Phase 2 processes all remaining frames one at a time in strict causal order. Each streaming frame attends to the cached KV pairs from scale frames (Anchor Context), the sliding window of recent frames (Pose-Reference Window), and all accumulated special tokens (Trajectory Memory). The frame produces full predictions – camera pose, depth map, and point cloud – in a single forward pass, and its KV pairs are either stored in the cache (if it is a keyframe) or discarded after attention (if it is a non-keyframe). For sequences longer than 320 frames, the keyframe interval is automatically set to ceil(num_frames / 320) to keep the KV cache within the model’s trained RoPE range, reducing memory by approximately 1/keyframe_interval. For very long sequences exceeding 3000 frames, windowed inference splits the video into overlapping windows, each processed with a fresh KV cache, and then aligns and stitches the per-window predictions using pairwise similarity transforms estimated from overlapping depth maps and camera poses.
Iterative Camera Pose Refinement
The CameraCausalHead refines camera pose estimates through an iterative loop inspired by the DiT (Diffusion Transformer) architecture. This refinement process runs 4 iterations by default (configurable via camera_num_iterations), progressively improving the 9-dimensional pose encoding that represents absolute translation (3D), quaternion rotation (4D), and field of view (2D).
At each iteration, the current pose estimate is embedded via a linear layer and fed into the poseLN_modulation network – a SiLU activation followed by a linear projection that produces 3 * dim_in outputs. These are split into shift, scale, and gate components for adaptive layer normalization. The camera token from the aggregator is normalized through an affine-free LayerNorm, then modulated as gate * modulate(LN(pose_tokens), shift, scale) + pose_tokens, where modulate(x, shift, scale) = x * (1 + scale) + shift. This DiT-style adaptive modulation allows the current pose estimate to condition how the camera token is processed, creating a feedback loop where better estimates lead to better feature extraction.
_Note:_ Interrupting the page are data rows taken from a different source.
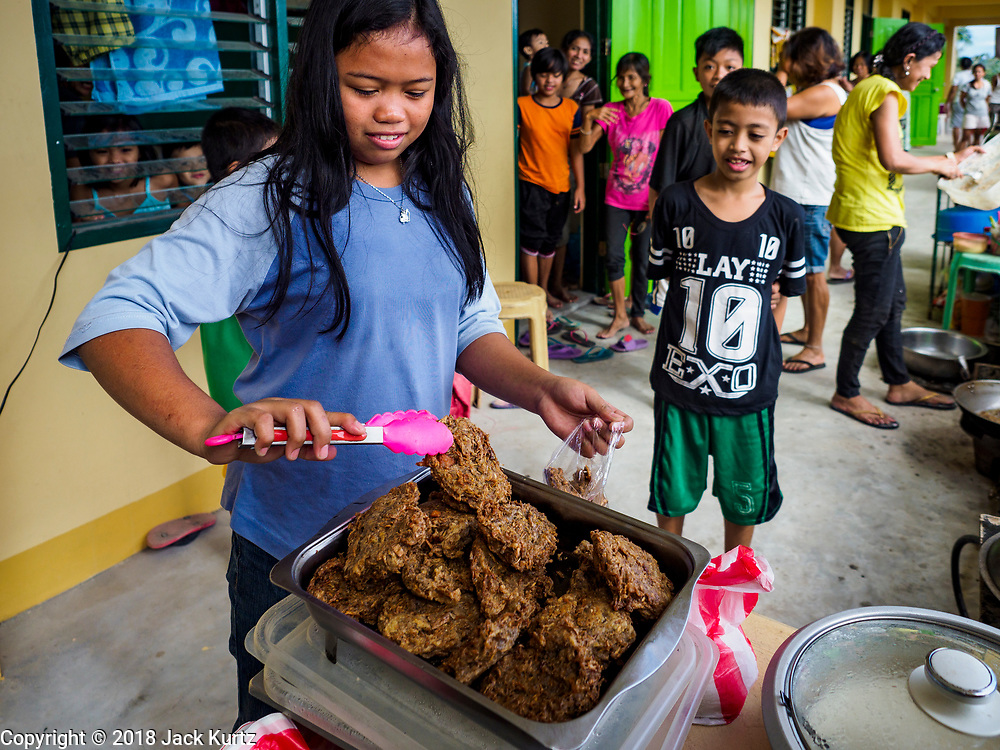 24 JANUARY 2018 - LIGAO, ALBAY, PHILIPPINES: MARIA MIRA CAPIL, an evacuee from a community near the Mayon volcano, fries banana blossoms in the hallway of the school she is temporarily living in in Ligao with 1,849 other people from the volcano. The Mayon volcano continued to erupt Tuesday night and Wednesday forcing the Albay provincial government to order more evacuations. By Wednesday evening (Philippine time) more than 60,000 people had been evacuated from communities around the volcano to shelters outside of the 8 kilometer danger zone. Additionally, ash falls continued to disrupt life beyond the danger zones. Several airports in the region, including the airport in Legazpi, the busiest airport in the region, are closed indefinitely because of the amount of ash the volcano has thrown into the air.    PHOTO BY JACK KURTZ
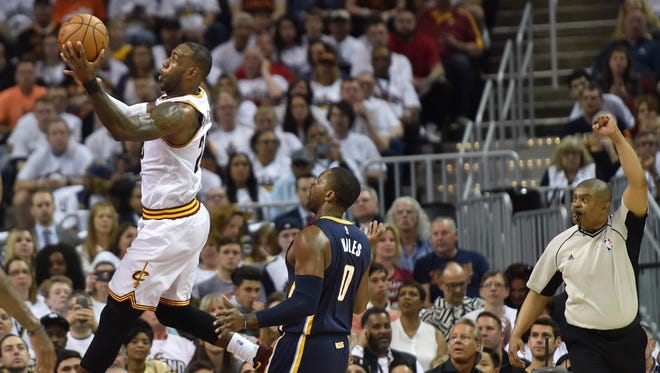 Apr 15, 2017; Cleveland, OH, USA; Cleveland Cavaliers forward LeBron James (23) is fouled by Indiana Pacers forward CJ Miles (0) in the second quarter in game one of the first round of the 2017 NBA Playoffs at Quicken Loans Arena. Mandatory Credit: David Richard-USA TODAY Sports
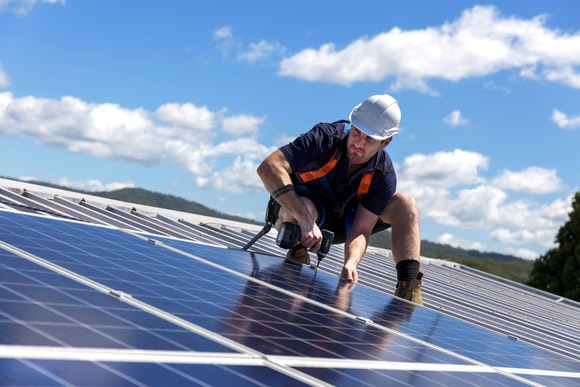 solar installer on roof checking solar panel tilt angle
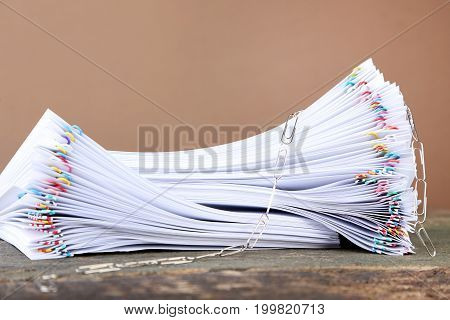 Stack Of Papers With Paperclips On Wooden Table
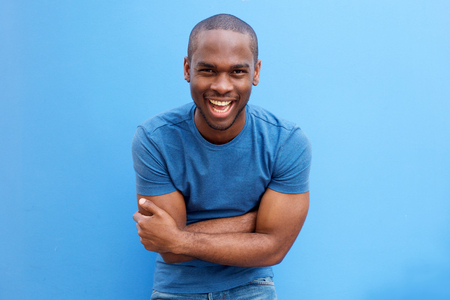 Portrait of handsome young african american man laughing with arms crossed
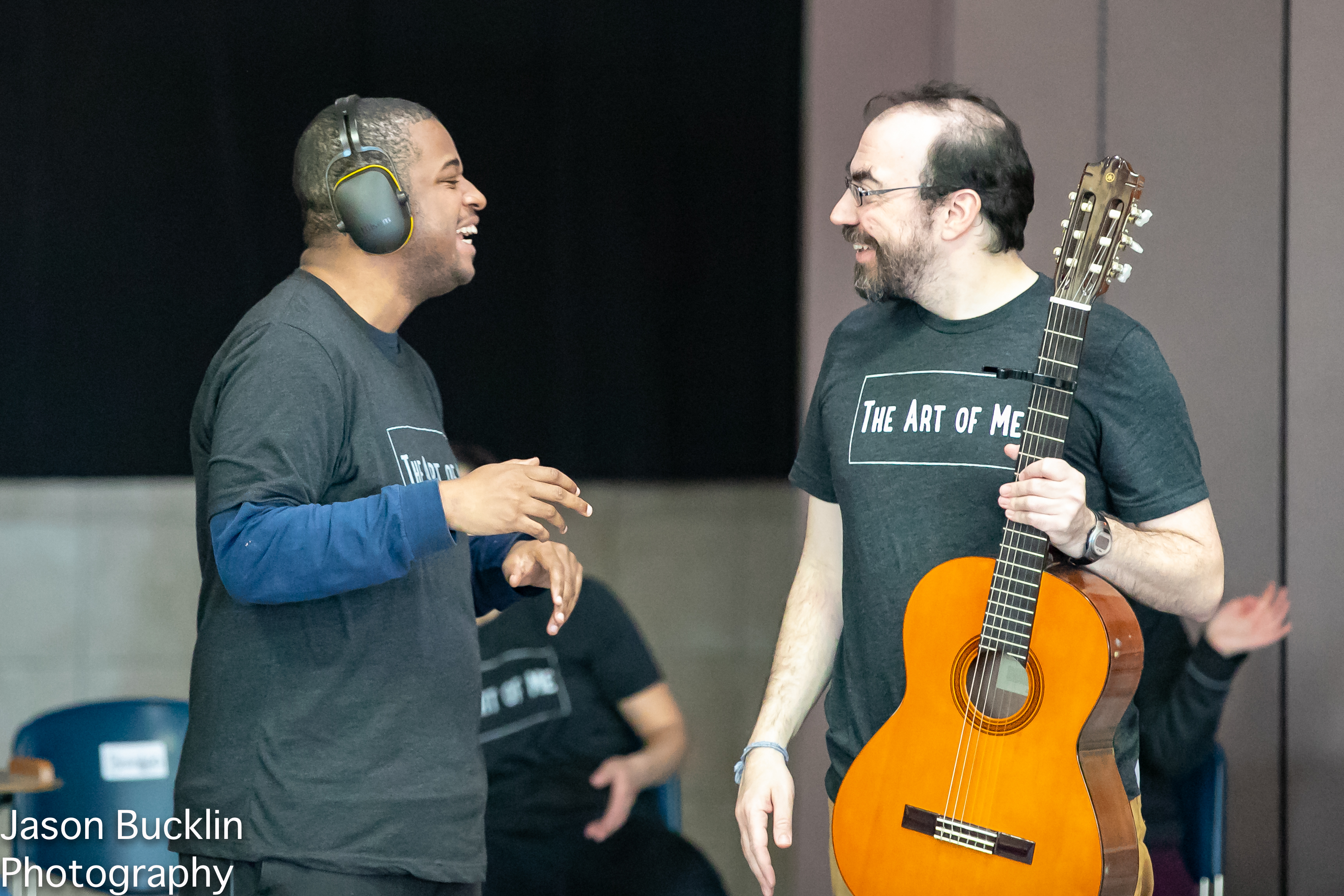 A singer and guitarist smile at each other.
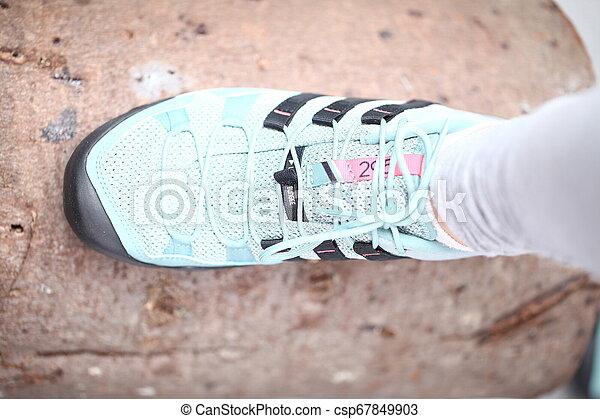 Belarus, Minsk, March 18, 2012. The woman in sneakers Adidas terrex training - csp67849903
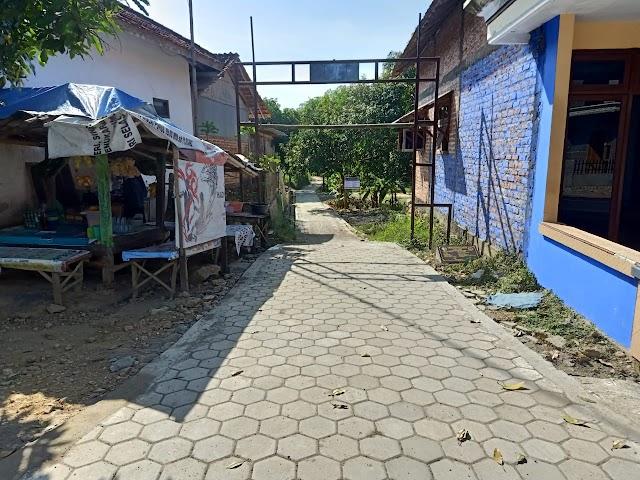 Pembangunan Jalan Paving Totongan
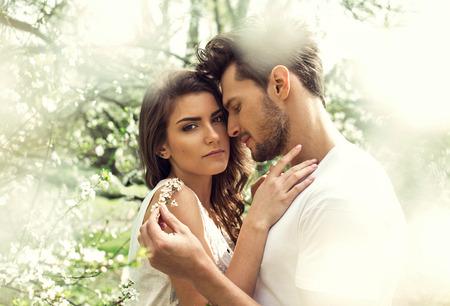 pareja abrazada: Retrato de la joven pareja en contacto entre sí en el jardín Foto de archivo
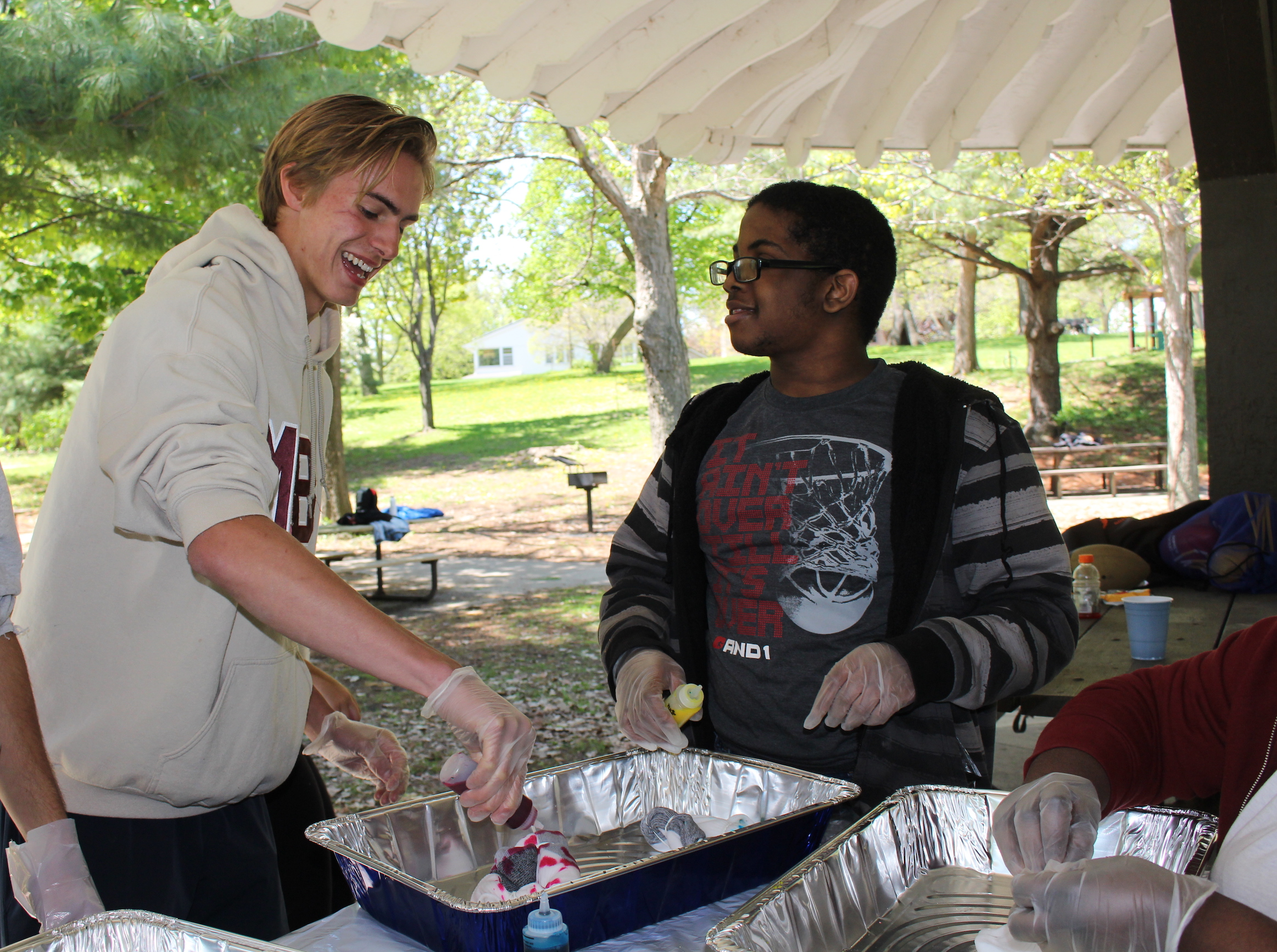 Luke Youngdahl (left) and D'Avian Cyrus tie-dye during the celebration.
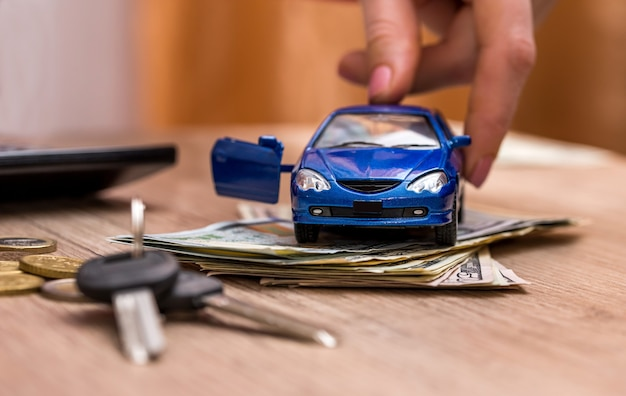 Toy car, keys and money on table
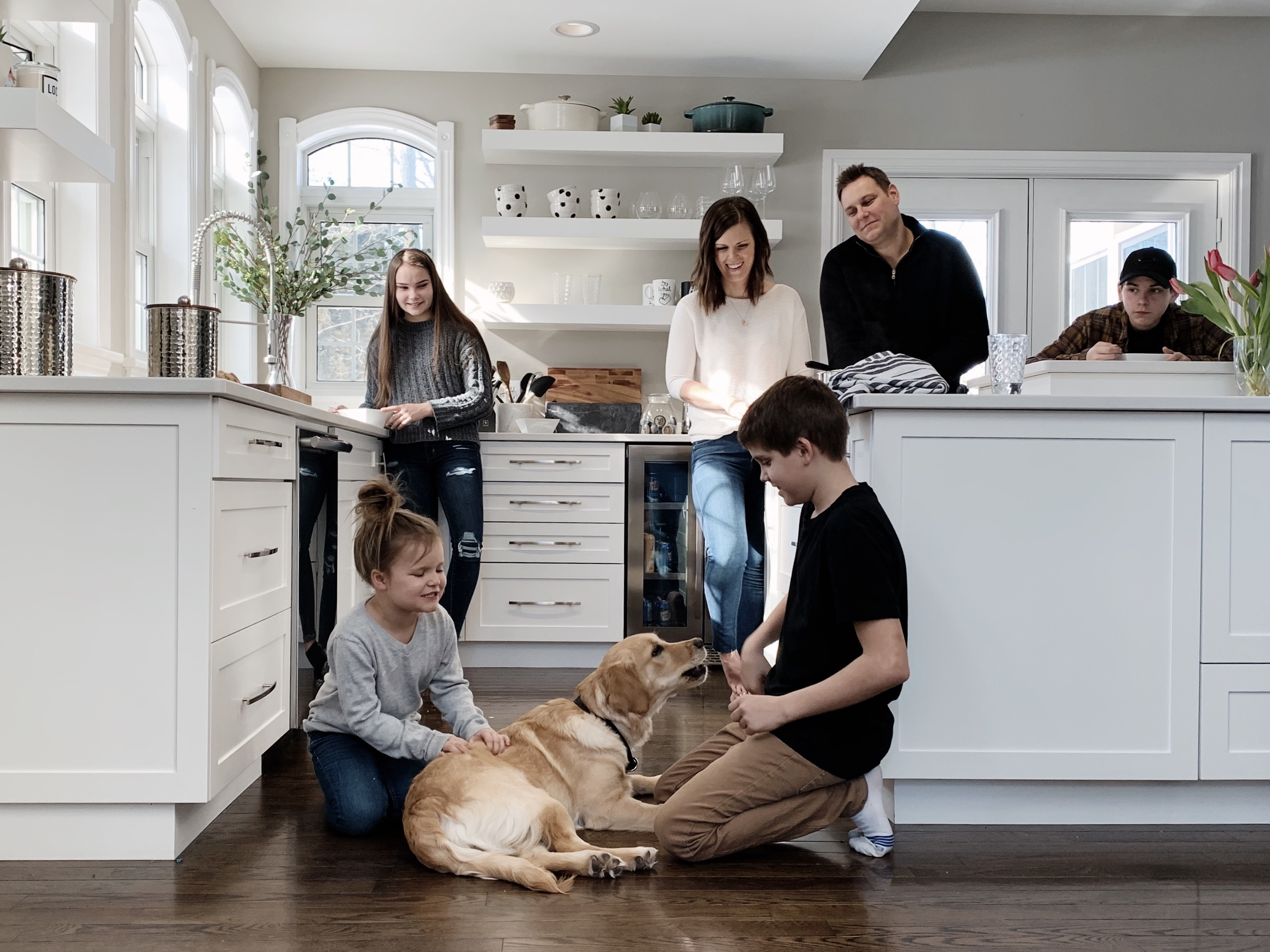 Mom and dad with kids and family dog in kitchen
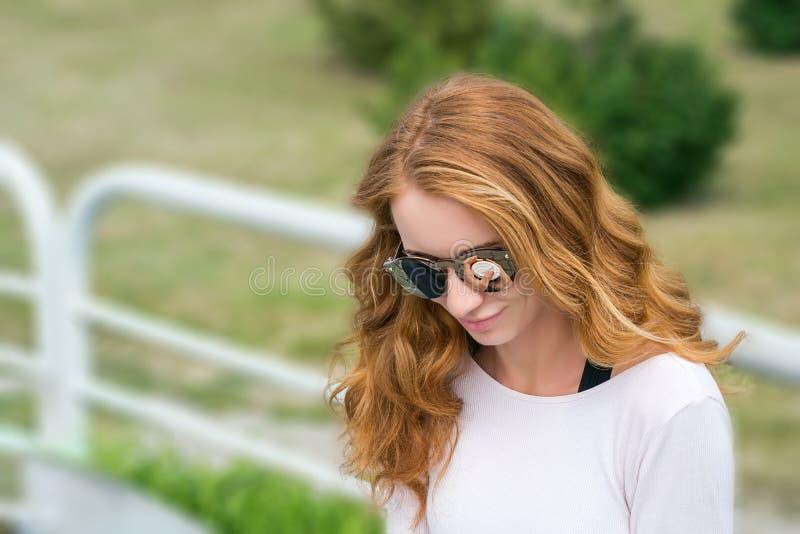 Modelli con i capelli rossi nei vetri degli occhiali da sole immagine stock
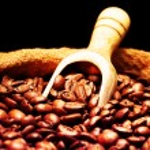 Coffee beans on burlap sack — Stock Photo #78057824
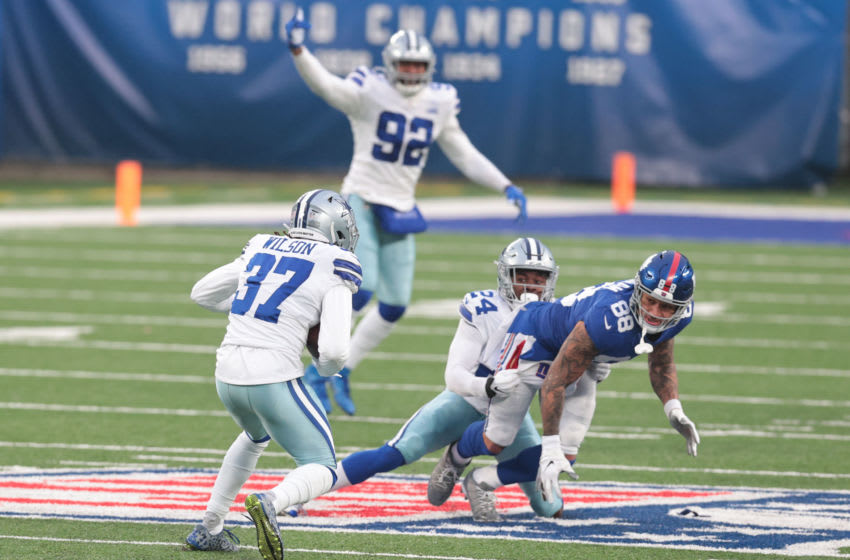 Dallas Cowboys safety Donovan Wilson (37) intercepts a pass intended for New York Giants tight end Evan Engram (88) in the second half at MetLife Stadium. Mandatory Credit: Vincent Carchietta-USA TODAY Sports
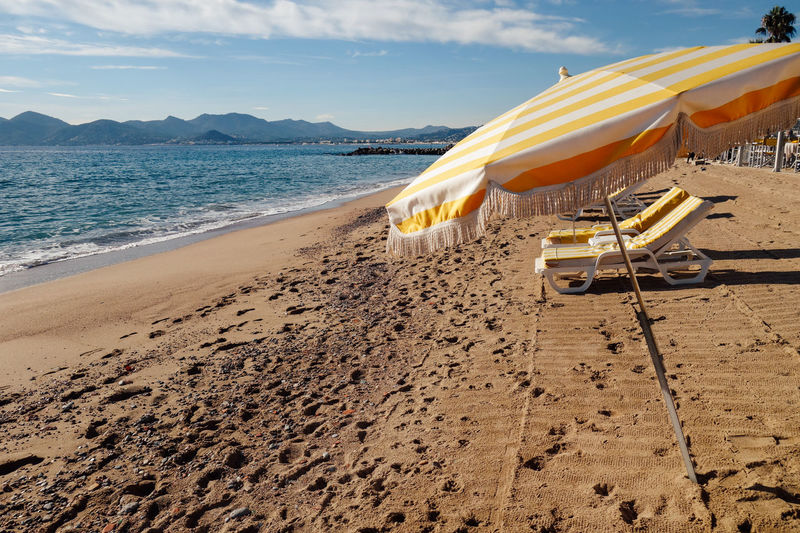 Beach Beauty In Nature Day Hills Horizon Over Water Hot Luxury Moutains Nature No People Outdoors Relaxation Sand Sea Sky Summer Sunlight Tourism Travel Destinations Umbrella Vacations Water Live For The Story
The modulated camera token then passes through a 4-layer CameraBlock trunk with causal attention and its own KV cache. Each CameraBlock attends to the cached camera tokens from all previous frames (via the special stream’s trajectory memory) using 3D RoPE for temporal position encoding. The trunk output is normalized and passed through an MLP pose_branch that predicts a delta update. In the first iteration, the delta is used directly as the initial pose (starting from a learned empty_pose_tokens parameter). In subsequent iterations, the delta is added to the previous estimate: pred_pose_enc = pred_pose_enc + pred_pose_enc_delta. The previous prediction is detached before embedding to prevent gradient flow across iterations. After each iteration, the pose encoding is activated: translation uses linear activation, quaternion uses linear activation (normalized to unit norm), and field of view uses ReLU to ensure positive focal lengths. Setting camera_num_iterations to 1 skips three refinement passes and reduces the camera head’s KV cache by 4x, trading a small amount of pose accuracy for significantly faster inference.
Practical Features
LingBot-Map includes several practical features that make it suitable for real-world deployment scenarios:
Sky Masking uses an ONNX-based sky segmentation model (skyseg.onnx) to filter out sky points from the reconstructed point cloud, which significantly improves visualization quality for outdoor scenes. The model is automatically downloaded from HuggingFace on first use, and masks are cached in <image_folder>_sky_masks/ for reuse. Install onnxruntime (CPU) or onnxruntime-gpu (GPU) to enable this feature.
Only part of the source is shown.